Turns out a couple of things happen when more adults are insured — the effects of that coverage spill over to the children they care for. A recent study in the journal Pediatrics found that children in states where Medicaid is expanded see an increase in regular well-child visits. A 2015 longitudinal study looking at the effect of well-child visits found that not only do they lead to better health outcomes at the age of 40, they also lead to better economic prospects for the children who receive them. That study suggests the reason for these outcomes is due to the fact that well-child visits not only include direct healthcare, but also child-rearing information for parents, like how to provide proper nutrition. Parents who change their behaviors, offering better foods than they might have, raise kids that are better able to learn. Kids who learn better earn more. 

The positive effect of investing in health is also borne out in Hendren and Sprung-Keyser’s study. They found that, as in early education, money spent on the Medicaid expansions allowed by the Affordable Care Act is not only being paid back but will likely result in a return beyond the initial investment. That’s because as children’s health outcomes improve, the burden of their care by the state is diminished and they grow to become healthier, longer-lived, and more productive workers who can contribute to the economy and increase the tax base. 

Investing in children through Medicaid and education programs takes time. After all, the children have to grow up to give back to society. This is why there’s very rarely any serious political talk of boosting the economy through increases in spending on children. In a way, it’s like investing in Government bonds where returns are not expected for as long as 20 years after the bond is purchased. That makes social investments in children a hard sell for politicians whose constituents prefer to see immediate results from government spending.

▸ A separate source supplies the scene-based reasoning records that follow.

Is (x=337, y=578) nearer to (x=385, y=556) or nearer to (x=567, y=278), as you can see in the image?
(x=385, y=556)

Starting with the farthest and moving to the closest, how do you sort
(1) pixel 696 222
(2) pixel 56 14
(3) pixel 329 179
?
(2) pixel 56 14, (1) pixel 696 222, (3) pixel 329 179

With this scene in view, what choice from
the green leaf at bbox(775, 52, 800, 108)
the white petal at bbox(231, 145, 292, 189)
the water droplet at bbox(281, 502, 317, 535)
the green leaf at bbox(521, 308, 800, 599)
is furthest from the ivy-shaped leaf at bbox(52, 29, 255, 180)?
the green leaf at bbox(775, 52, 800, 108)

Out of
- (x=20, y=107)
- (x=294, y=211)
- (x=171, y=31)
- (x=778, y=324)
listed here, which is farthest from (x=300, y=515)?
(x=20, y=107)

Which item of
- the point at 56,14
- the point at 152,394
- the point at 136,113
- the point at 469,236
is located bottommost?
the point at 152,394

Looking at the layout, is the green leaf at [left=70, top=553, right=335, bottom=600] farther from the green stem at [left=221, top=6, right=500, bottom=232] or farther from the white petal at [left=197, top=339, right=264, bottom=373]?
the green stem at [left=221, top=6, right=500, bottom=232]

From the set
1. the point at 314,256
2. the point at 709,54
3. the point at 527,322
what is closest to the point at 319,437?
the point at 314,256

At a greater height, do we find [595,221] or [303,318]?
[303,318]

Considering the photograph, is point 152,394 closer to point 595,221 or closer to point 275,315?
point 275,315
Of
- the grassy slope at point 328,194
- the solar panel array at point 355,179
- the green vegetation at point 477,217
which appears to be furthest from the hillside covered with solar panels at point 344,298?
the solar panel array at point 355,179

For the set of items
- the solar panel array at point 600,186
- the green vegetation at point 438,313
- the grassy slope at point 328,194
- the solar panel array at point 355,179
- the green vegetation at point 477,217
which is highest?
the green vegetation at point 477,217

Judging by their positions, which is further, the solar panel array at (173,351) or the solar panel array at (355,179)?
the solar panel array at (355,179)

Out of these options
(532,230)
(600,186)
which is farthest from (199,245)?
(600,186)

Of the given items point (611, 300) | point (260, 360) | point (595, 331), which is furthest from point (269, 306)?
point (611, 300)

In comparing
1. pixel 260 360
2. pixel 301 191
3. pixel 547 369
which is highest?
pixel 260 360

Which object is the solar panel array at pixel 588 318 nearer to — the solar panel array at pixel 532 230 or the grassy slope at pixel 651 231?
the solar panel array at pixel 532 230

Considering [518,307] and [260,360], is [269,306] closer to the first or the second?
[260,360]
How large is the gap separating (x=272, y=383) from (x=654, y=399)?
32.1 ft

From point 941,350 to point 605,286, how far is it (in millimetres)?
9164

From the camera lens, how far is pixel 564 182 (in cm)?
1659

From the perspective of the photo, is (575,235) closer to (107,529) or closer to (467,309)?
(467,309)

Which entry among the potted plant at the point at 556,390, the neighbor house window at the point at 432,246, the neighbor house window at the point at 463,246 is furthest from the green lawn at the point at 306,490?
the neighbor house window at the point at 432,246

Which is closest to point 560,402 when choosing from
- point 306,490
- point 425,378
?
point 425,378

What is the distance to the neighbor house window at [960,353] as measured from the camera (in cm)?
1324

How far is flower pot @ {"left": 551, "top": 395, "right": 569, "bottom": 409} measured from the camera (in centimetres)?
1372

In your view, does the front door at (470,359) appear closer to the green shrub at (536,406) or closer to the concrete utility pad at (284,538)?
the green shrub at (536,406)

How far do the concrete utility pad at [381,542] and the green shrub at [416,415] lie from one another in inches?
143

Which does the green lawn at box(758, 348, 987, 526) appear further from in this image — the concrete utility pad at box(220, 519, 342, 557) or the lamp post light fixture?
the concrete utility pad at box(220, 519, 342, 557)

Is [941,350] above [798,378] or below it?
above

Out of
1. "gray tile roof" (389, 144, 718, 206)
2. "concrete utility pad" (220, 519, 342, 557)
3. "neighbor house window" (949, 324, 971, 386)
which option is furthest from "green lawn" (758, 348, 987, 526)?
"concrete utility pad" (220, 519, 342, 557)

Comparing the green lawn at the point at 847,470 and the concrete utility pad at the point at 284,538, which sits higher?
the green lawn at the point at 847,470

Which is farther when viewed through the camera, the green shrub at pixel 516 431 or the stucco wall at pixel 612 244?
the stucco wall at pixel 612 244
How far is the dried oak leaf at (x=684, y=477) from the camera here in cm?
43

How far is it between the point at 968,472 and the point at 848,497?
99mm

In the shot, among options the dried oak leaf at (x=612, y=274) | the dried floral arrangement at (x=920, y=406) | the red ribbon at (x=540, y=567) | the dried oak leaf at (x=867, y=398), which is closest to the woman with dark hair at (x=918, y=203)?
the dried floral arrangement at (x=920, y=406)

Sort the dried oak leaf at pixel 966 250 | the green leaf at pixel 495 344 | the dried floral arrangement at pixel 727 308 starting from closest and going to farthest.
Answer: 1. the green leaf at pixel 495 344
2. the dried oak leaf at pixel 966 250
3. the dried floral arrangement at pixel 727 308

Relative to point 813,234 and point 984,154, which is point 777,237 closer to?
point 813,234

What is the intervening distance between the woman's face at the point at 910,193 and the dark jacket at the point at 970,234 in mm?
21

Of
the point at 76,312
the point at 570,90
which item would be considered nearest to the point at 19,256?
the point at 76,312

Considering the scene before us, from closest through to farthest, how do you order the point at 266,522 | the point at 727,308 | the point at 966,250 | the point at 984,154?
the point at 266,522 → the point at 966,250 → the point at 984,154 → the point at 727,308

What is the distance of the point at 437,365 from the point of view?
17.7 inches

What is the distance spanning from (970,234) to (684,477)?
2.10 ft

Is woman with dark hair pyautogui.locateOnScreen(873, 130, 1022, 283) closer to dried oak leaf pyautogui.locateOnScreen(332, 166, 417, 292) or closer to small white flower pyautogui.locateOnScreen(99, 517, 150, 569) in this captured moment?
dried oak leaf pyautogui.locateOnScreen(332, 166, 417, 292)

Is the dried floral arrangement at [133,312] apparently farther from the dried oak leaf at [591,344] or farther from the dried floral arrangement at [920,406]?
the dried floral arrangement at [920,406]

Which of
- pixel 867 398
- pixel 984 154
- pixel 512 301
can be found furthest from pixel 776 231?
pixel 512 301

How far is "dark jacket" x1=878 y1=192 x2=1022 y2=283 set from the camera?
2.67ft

There are immediate results of social welfare spending on kids, of course. The result is healthier, better-fed kids. 

As the national debt balloons and constituents worry over deficit spending, politicians naturally look for budget items to cut or trim. Social programs have become a perennial target. Consider the 2020 Whitehouse budget proposal that suggested cutting funds to the Special Supplemental Nutrition Assistance Program and Medicaid through a systemic restructuring of the programs. In a conservative ideological framework, the cuts make sense, particularly if you feel the spending is wasteful and being abused by the communities who collect the benefits. But that kind of thinking denies the fact that these programs have a diverse range of beneficiaries and goals. It also fails to make the calculation that lifting up a child out of poverty has wide-ranging economic implications that are harder to calculate than the simple benefits that tax cuts bring the bottom line of businesses throughout the country.

As much as it sounds like a platitude, children are our future. They grow to become the people who keep our country moving and thriving. Spending money on their early education and health has been shown time and again to be not only affordable but a good investment. What studies like the one out of Harvard show us is that it’s also the best way toward continued economic and social prosperity in America. It’s time to start spending more on kids.